Let $G$ be a k-regular bipartite graph with $k > 0$. Then it is known that the two sets which partition the vertex set of $G$ have the same cardinality.
However I am interested in connected $k$-regular bipartite graphs which show an even deeper "symmetry", namely that every node is "indistinguishable" from all the other, in the sense that the graph should "look the same wherever you look at it" (I do not how to formalize this, though). The examples I have in mind are the toric square grid (4-regular) or the hexagonal toric grid (3-regular). Being embeddable on a toric surface seems helpful to fullfil the property I am asking, but it could very well be not necessary.
Here are my questions.
1) For every $k >0$, how many such graphs exists?
2) If there exists a $k$-regular bipartite graph with such property, is it unique?
3) If not, is there a way of classifying/listing/constructing them all for fixed $k$?
4) A connected $2$-regular bipartite graph is always a bipartite chain?
I guess that questions like these are closely related to uniform tilings of the plane/torus, but since I am not familiar with such topics, I could be wrong.
It is not clear from your question whether you want your graphs to be vertex transitive, or merely have the action transitive on each colour class. Nor is it clear whether you are interested in infinite graphs.
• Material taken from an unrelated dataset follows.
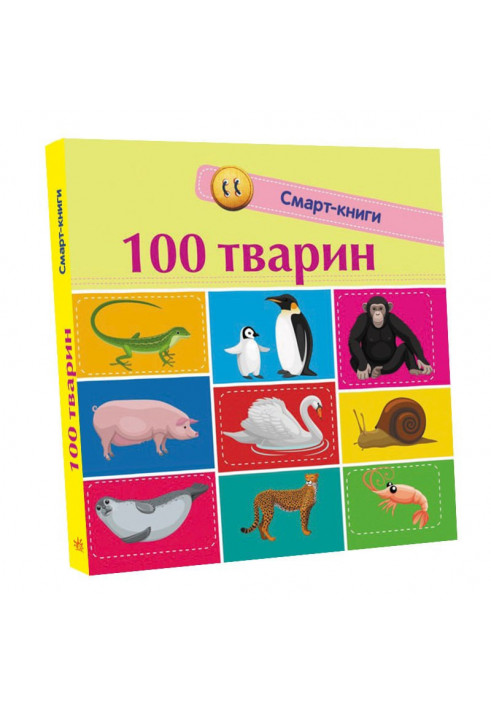 100 animals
I consider the finite case. If $k=1$ we have only $K_2$. If $k=2$ we have only cycles of even length. If $k\ge3$ however, there are infinitely many finite vertex-transitive bipartite graphs with valency $k$, and there is no hope of classifying them. Just to give one class, if we choose three involutions at random for the symmetric group, then the corresponding Cayley graph is cubic and vertex-transitive (and connected with probability one). If the graph is not bipartite, its direct product with $K_2$ is still cubic and vertex transitive, and is bipartite as well.
Note that bipartiteness is no real restriction, because of the "direct product with $K_2$" trick.
Weakening the requirement from vertex transitive to transitive on colour classes just allows more examples.